The fearful pace quartet disappeared

By Rajadhyax

 

The West Indies were formidable world beaters once upon a time and 15-16 year olds who follow cricket today find it very hard to believe. In the late 1960s, 1970s and some part of 1980s it was considered a major achievement if you could draw a Test match against them. If you won a Test against them, it was cause enough for a major celebration. A series win against the ‘Windies’ meant nothing short of a miracle.

 

This was partly achieved through the contributions of legendary batsmen like Rohan Kanhai, Alvin Kalicharan, Everton Weekes, Clive Lloyd, Viv Richards, Gordon Greenidge and Desmond Haynes and they were ably supported by spinners like Lance Gibbs or the enviable all-rounder Sir. Garfield Sobers. Scratch players like Larry Gomes or Gus Logie played their bit parts as well.

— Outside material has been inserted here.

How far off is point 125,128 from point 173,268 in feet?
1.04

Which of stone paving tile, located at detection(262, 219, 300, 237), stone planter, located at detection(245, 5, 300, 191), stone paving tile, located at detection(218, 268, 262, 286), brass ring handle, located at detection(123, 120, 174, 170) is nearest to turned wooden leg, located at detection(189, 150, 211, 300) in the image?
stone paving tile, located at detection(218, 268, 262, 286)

But above everything else the Caribbean team excelled because of a fearsome pace quartet that they possessed that could instil fear of injury and wicket at the same time in otherwise proficient batsmen. These speedsters were a bane to the world of batsmen!

 

The tradition of a pace battery began way before the 1960s in West Indies, but men like Roy Gilchrist and Wes Hall brought it into limelight. They were some of the earliest West Indians who could intimidate a batsman into a false stroke or compel him to give away his wicket by their sheer pace and bounce. Since their time the Windies never had to search too much for their next rookie paceman who would rise on to become a Test match marauder later. But without doubt the quartet that made the maximum headlines – and also won the maximum matches for the team – was the one comprising of Malcolm Marshall, Joel Garner, Michael Holding and Andy Roberts. Before Marshall that position used to go generally to men like John Holder.

 

During his captaincy Clive Lloyd hardly had to use his brains to prise out wickets. If he thought the batsmen were getting a little used to the bowling of two, he would throw the ball at the remaining two and wickets would tumble anyway. And this could happen in any country since they were not fair-weather cricketers. They were men who never complained about the nature of pitches laid by the groundsman as they could make many batsmen run for their life on most pitches in most conditions.

 

Stumps broke on regular basis and balls flying to three or four slips were a common sight. Even the lists of injuries were relentless, Mike Gatting of England being the last of the bloody ones. Men like Nari Contractor and Anshuman Gaikwad can tell you a thing or two about being injured against these tormentors. So all in all, it was lively pace, bounce and swing that had you back in the pavilion before you could say ‘fast bowler’.

 

Gradually these muscle men slowed down with age and retired in response to creaking bones and weary muscles. The late Malcolm Marshall kept the fire burning even after his three illustrious partners of destruction had left international cricket. The next line of youngsters – like Benjamin or Ian Bishop – were never that consistently quick or lethal to pick up from where the ‘famous four’ had left. Patrick Paterson can be called as the last of such guys who could make batsmen run out of their leg-stump guard effectively offering the wicket on a silver platter. Courtney Walsh and Curtley Ambrose picked up a lot of wickets after Paterson but they never duplicated the level of intimidation of the famous pace quartet, as Walsh would one day confess himself to press.

 

This was also the period from when the Caribbean team weakened. The batting too got frail. A one-off Ritchie Richardson or the genius of Brian Lara also could not save the slump. Teams started to pick wins against them on a regular basis with Steve Waugh’s Aussies even beating them in their own back yard. Today West Indies cricket is in the doldrums and I can feel my sadness when I express this bitter truth. The calypso flair is no longer there! The conflict over renewal of contracts has not yet fully died and the talent too is not up to the mark.

 

But the bad news for cricket lovers (probably a good one for batsmen of the world) being that West Indies no longer have even a single pace bowler with capabilities that come anywhere near Marshall-Holding-Roberts-Garner quartet. In fact, overall in world cricket you don’t find that kind of searing pace with that consistency anywhere now. We rejoice upon seeing one-odd delivery from Lee and Akhtar reaching 95 miles an hour when that quartet were known to bowl 8 to 10 overs on the trot at speeds exceeding 94 and 95 miles an hour. Except an extraordinarily talented man like Sunil Gavaskar or Geoff Boycott, Greg Chappell or Zaheer Abbas, no one could handle them with any degree of confidence – dominating over them was only a distant dream.

 

As I write this article today I grieve that kids in cricket today do not have the opportunity to see the ‘fearsome foursome’ in action, live, bowling to batsmen with fear-shot eyes.